Me chocou, particularmente, um vídeo de uma bebê de cerca de 1 ano, que ainda aprendia a andar, mas que, como toda criança saudável, esbanjava energia. Ela estava na cozinha com um irmão mais velho, de uns 4 anos, que estava sentado, tranquilo. A legenda dizia: “se ela fosse a primeira eu não teria o segundo”. Levando a entender que a caçula era mais levada. Na cena, a bebê subia na cadeira, se pendurava em um puxador do armário e, assim, acabava caindo de cabeça no chão.


Fiquei até nervosa de ver o desenrolar do vídeo. Acredito que nada demais deva ter ocorrido, já que o post estava em tom de piada. O que me deprimiu foi ler os comentários: “tomara que tenha aprendido”, “merecia apanhar”, “se fosse castigada não faria isso”, “bem feito”... Eram tantos e tão cruéis. Com um bebê! Antes, as pessoas escondiam esses seus lados sombrios. Agora, se orgulham de expô-lo, já que há eco, curtidas e repostagens.


Como se antevisse o que viria, numa de suas citações, Albert Einstein disse: “Tornou-se chocantemente óbvio que a nossa tecnologia excedeu a nossa humanidade”.


E nós sabemos que estamos sendo permanentemente julgados por nossas exposições, mas o empreendedor que não usa essa ferramenta de divulgação acaba no limbo do ostracismo e na falência. É como se não existisse.
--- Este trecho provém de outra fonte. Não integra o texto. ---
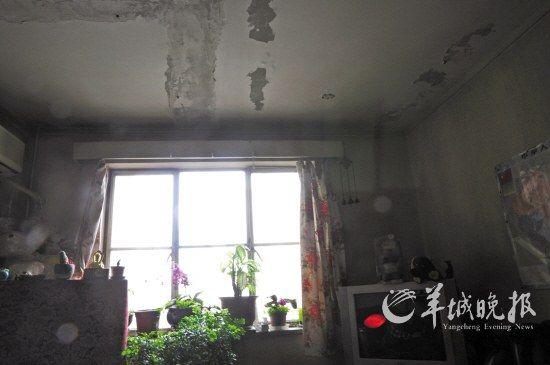 踏进朱令的家,会让人感到时空在20年里凝滞了,陈设简陋,墙壁斑驳。昏暗的光线中,一切还像是停留在上世纪90年代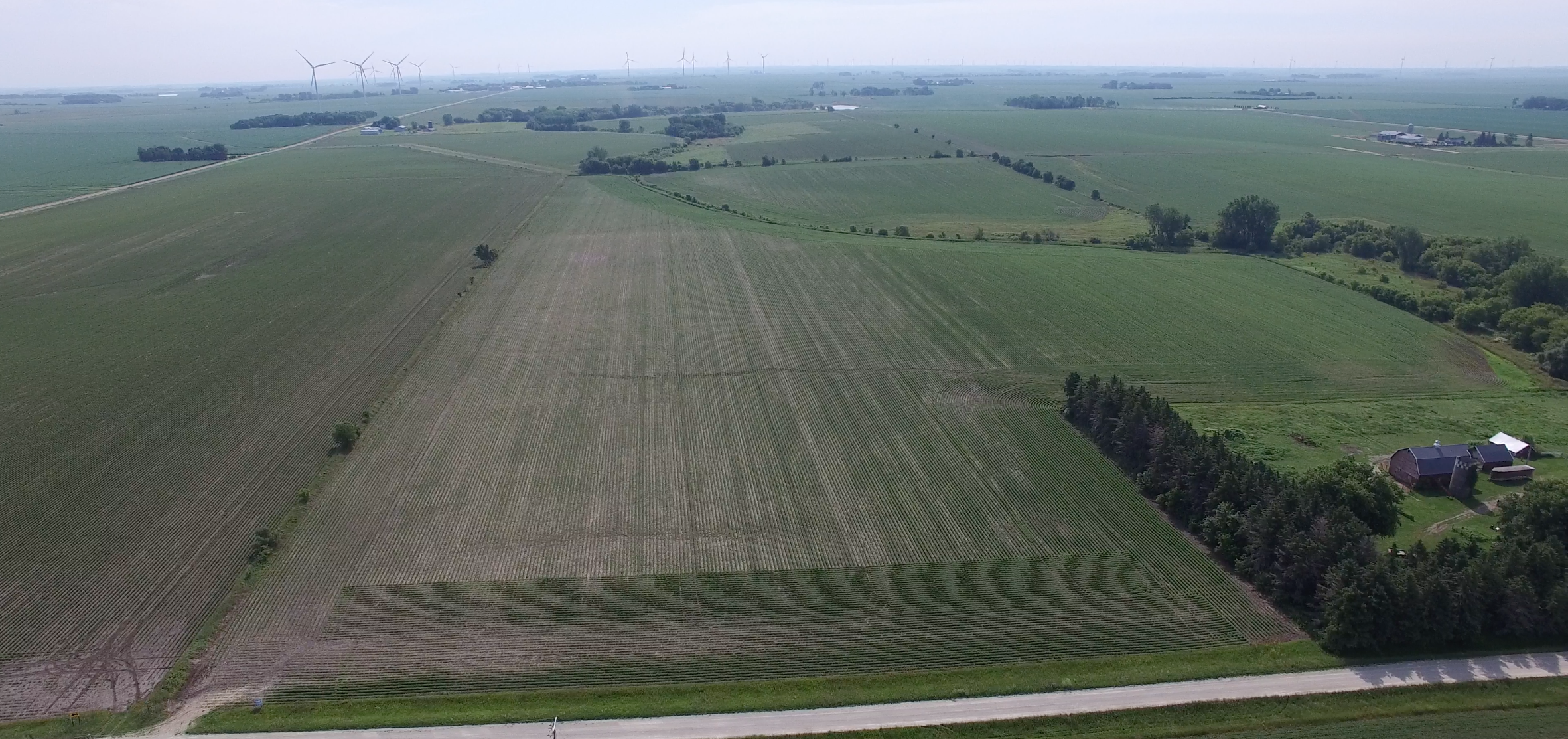 114 +/- Acres Mower County, MN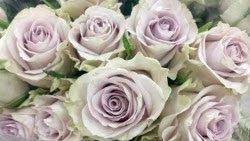 Silverado   Klassisk ''old fashion'' rose med litt grått i seg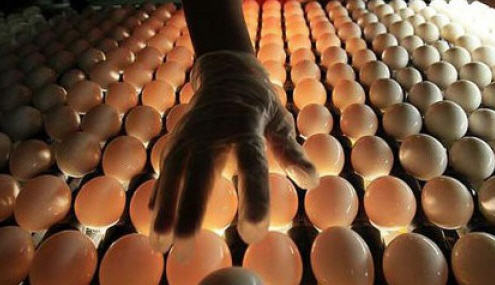 Инкубация гусиных яиц, таблица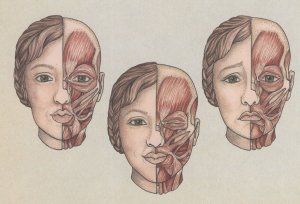 Facial Muscles Used For Kissing Smiling Winking Crying Postcard
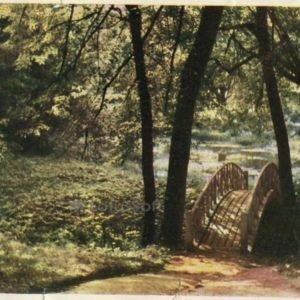 Тригорское. Уголок парка, 1964 год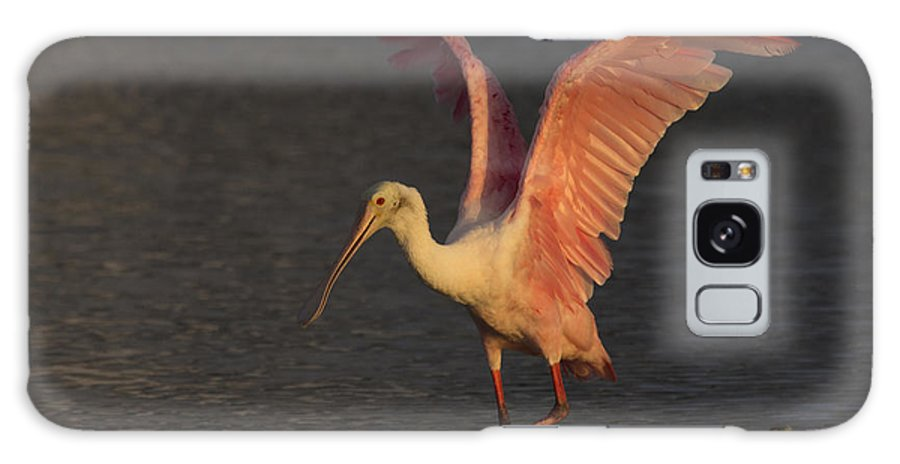 Roseate Spoonbill Galaxy S8 Case featuring the photograph Roseate Spoonbill Photograph by Meg Rousher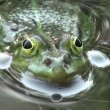 Wideo stockowe: Frog mating period reptiles water animals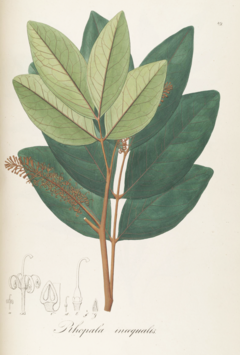 Rhopala inaequalis Pohl89.png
Diante disso, vivemos uma era de pessoas ansiosas. Pesquisa encomendada pela Associação Brasileira de Familiares, Amigos e Portadores de Transtornos Afetivos, mostra que quatro de cada dez pessoas se sentem cobradas pelos conteúdos que compartilham e têm medo de serem julgadas. Além disso, 1/3 dos entrevistados relatou se sentir muito ansioso para saber se suas postagens serão bem aceitas. Por fim, mesmo quando estão com problemas, 65% admitiram que se sentem pressionados a só fazer publicações muito positivas.


O que mais me choca nos comentários das redes sociais é que as pessoas não se intimidam em ofender. Escrevem barbaridades de quem elas nem ao menos conhecem, baseando-se em textos de cinco linhas dos posts, porque nem se dão ao trabalho de clicar para ler a notícia completa.


A fofoca considerada inofensiva dos bares e esquinas, tornou-se perigosa e angustiante. Empatia, respeito, integridade mandaram lembranças. Pois não aparecem faz tempo.


O que vemos é um show de horrores que não acrescenta, só subtrai. Tira nossa sanidade, mina nossa autoestima e infla nossas inseguranças. São os sincerões virtuais com efeitos bem reais.